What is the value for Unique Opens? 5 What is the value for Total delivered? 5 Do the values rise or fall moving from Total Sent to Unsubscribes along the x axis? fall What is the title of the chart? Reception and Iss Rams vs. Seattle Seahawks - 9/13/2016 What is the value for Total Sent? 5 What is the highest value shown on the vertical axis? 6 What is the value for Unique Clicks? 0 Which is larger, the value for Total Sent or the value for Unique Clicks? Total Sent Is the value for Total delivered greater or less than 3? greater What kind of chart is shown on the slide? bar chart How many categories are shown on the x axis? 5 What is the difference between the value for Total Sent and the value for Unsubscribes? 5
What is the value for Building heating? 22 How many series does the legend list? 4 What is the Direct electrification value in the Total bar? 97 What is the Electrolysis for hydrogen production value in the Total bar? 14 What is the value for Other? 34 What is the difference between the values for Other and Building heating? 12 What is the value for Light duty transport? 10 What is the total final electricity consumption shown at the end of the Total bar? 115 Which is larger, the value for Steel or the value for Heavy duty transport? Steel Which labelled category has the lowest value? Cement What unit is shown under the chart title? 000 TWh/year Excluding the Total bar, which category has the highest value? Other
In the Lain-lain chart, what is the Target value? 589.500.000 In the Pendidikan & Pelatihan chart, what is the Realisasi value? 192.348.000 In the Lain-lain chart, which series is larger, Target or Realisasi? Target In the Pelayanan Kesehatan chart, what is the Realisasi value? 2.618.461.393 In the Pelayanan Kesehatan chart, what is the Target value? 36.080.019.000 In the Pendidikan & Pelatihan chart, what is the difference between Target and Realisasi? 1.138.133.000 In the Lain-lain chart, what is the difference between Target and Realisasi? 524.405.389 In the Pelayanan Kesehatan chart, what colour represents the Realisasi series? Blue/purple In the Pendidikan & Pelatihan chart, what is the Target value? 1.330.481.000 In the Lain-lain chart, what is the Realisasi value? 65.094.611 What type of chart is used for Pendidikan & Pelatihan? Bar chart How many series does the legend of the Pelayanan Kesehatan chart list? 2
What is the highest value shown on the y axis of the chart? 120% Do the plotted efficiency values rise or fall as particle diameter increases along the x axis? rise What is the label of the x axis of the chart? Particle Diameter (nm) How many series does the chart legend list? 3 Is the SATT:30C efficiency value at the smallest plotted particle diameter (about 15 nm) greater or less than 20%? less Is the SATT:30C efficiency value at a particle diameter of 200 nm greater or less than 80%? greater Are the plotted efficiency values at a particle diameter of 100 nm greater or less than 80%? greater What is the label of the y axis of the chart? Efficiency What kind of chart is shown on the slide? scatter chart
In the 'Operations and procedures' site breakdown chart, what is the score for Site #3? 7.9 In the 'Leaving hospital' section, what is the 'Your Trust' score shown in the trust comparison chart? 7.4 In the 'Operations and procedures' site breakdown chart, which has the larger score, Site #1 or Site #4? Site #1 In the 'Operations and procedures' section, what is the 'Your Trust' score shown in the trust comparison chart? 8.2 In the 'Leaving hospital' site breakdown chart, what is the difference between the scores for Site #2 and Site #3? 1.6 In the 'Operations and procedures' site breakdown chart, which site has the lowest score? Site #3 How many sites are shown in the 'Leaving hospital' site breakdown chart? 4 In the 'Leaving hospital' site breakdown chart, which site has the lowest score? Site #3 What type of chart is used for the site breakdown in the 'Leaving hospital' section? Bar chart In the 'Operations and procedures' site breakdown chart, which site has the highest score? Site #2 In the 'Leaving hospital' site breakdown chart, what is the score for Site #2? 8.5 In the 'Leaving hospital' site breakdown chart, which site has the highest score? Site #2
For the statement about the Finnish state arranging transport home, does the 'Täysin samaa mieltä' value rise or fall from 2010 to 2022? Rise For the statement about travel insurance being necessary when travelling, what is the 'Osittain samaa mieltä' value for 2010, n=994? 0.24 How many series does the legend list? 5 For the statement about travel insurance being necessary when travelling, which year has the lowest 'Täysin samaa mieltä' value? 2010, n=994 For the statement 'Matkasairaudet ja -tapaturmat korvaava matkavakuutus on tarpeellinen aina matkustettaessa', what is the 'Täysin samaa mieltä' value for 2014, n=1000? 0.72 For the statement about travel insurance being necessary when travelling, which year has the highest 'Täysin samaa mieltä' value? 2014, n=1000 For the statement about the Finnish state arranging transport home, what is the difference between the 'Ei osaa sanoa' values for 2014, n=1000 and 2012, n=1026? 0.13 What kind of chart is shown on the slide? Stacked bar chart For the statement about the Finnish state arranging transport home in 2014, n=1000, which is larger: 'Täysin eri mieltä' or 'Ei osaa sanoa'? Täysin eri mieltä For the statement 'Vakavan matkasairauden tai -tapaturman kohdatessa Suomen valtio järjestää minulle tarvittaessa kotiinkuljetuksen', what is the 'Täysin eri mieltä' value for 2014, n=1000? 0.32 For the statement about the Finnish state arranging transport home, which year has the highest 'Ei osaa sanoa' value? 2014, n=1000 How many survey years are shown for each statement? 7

+ + + +

### COMPITO
Modifica i record sostituendo ogni occorrenza di "legend" con "key" e lascia invariato tutto il resto.

### RISPOSTA
What is the value for Unique Opens? 5 What is the value for Total delivered? 5 Do the values rise or fall moving from Total Sent to Unsubscribes along the x axis? fall What is the title of the chart? Reception and Iss Rams vs. Seattle Seahawks - 9/13/2016 What is the value for Total Sent? 5 What is the highest value shown on the vertical axis? 6 What is the value for Unique Clicks? 0 Which is larger, the value for Total Sent or the value for Unique Clicks? Total Sent Is the value for Total delivered greater or less than 3? greater What kind of chart is shown on the slide? bar chart How many categories are shown on the x axis? 5 What is the difference between the value for Total Sent and the value for Unsubscribes? 5
What is the value for Building heating? 22 How many series does the key list? 4 What is the Direct electrification value in the Total bar? 97 What is the Electrolysis for hydrogen production value in the Total bar? 14 What is the value for Other? 34 What is the difference between the values for Other and Building heating? 12 What is the value for Light duty transport? 10 What is the total final electricity consumption shown at the end of the Total bar? 115 Which is larger, the value for Steel or the value for Heavy duty transport? Steel Which labelled category has the lowest value? Cement What unit is shown under the chart title? 000 TWh/year Excluding the Total bar, which category has the highest value? Other
In the Lain-lain chart, what is the Target value? 589.500.000 In the Pendidikan & Pelatihan chart, what is the Realisasi value? 192.348.000 In the Lain-lain chart, which series is larger, Target or Realisasi? Target In the Pelayanan Kesehatan chart, what is the Realisasi value? 2.618.461.393 In the Pelayanan Kesehatan chart, what is the Target value? 36.080.019.000 In the Pendidikan & Pelatihan chart, what is the difference between Target and Realisasi? 1.138.133.000 In the Lain-lain chart, what is the difference between Target and Realisasi? 524.405.389 In the Pelayanan Kesehatan chart, what colour represents the Realisasi series? Blue/purple In the Pendidikan & Pelatihan chart, what is the Target value? 1.330.481.000 In the Lain-lain chart, what is the Realisasi value? 65.094.611 What type of chart is used for Pendidikan & Pelatihan? Bar chart How many series does the key of the Pelayanan Kesehatan chart list? 2
What is the highest value shown on the y axis of the chart? 120% Do the plotted efficiency values rise or fall as particle diameter increases along the x axis? rise What is the label of the x axis of the chart? Particle Diameter (nm) How many series does the chart key list? 3 Is the SATT:30C efficiency value at the smallest plotted particle diameter (about 15 nm) greater or less than 20%? less Is the SATT:30C efficiency value at a particle diameter of 200 nm greater or less than 80%? greater Are the plotted efficiency values at a particle diameter of 100 nm greater or less than 80%? greater What is the label of the y axis of the chart? Efficiency What kind of chart is shown on the slide? scatter chart
In the 'Operations and procedures' site breakdown chart, what is the score for Site #3? 7.9 In the 'Leaving hospital' section, what is the 'Your Trust' score shown in the trust comparison chart? 7.4 In the 'Operations and procedures' site breakdown chart, which has the larger score, Site #1 or Site #4? Site #1 In the 'Operations and procedures' section, what is the 'Your Trust' score shown in the trust comparison chart? 8.2 In the 'Leaving hospital' site breakdown chart, what is the difference between the scores for Site #2 and Site #3? 1.6 In the 'Operations and procedures' site breakdown chart, which site has the lowest score? Site #3 How many sites are shown in the 'Leaving hospital' site breakdown chart? 4 In the 'Leaving hospital' site breakdown chart, which site has the lowest score? Site #3 What type of chart is used for the site breakdown in the 'Leaving hospital' section? Bar chart In the 'Operations and procedures' site breakdown chart, which site has the highest score? Site #2 In the 'Leaving hospital' site breakdown chart, what is the score for Site #2? 8.5 In the 'Leaving hospital' site breakdown chart, which site has the highest score? Site #2
For the statement about the Finnish state arranging transport home, does the 'Täysin samaa mieltä' value rise or fall from 2010 to 2022? Rise For the statement about travel insurance being necessary when travelling, what is the 'Osittain samaa mieltä' value for 2010, n=994? 0.24 How many series does the key list? 5 For the statement about travel insurance being necessary when travelling, which year has the lowest 'Täysin samaa mieltä' value? 2010, n=994 For the statement 'Matkasairaudet ja -tapaturmat korvaava matkavakuutus on tarpeellinen aina matkustettaessa', what is the 'Täysin samaa mieltä' value for 2014, n=1000? 0.72 For the statement about travel insurance being necessary when travelling, which year has the highest 'Täysin samaa mieltä' value? 2014, n=1000 For the statement about the Finnish state arranging transport home, what is the difference between the 'Ei osaa sanoa' values for 2014, n=1000 and 2012, n=1026? 0.13 What kind of chart is shown on the slide? Stacked bar chart For the statement about the Finnish state arranging transport home in 2014, n=1000, which is larger: 'Täysin eri mieltä' or 'Ei osaa sanoa'? Täysin eri mieltä For the statement 'Vakavan matkasairauden tai -tapaturman kohdatessa Suomen valtio järjestää minulle tarvittaessa kotiinkuljetuksen', what is the 'Täysin eri mieltä' value for 2014, n=1000? 0.32 For the statement about the Finnish state arranging transport home, which year has the highest 'Ei osaa sanoa' value? 2014, n=1000 How many survey years are shown for each statement? 7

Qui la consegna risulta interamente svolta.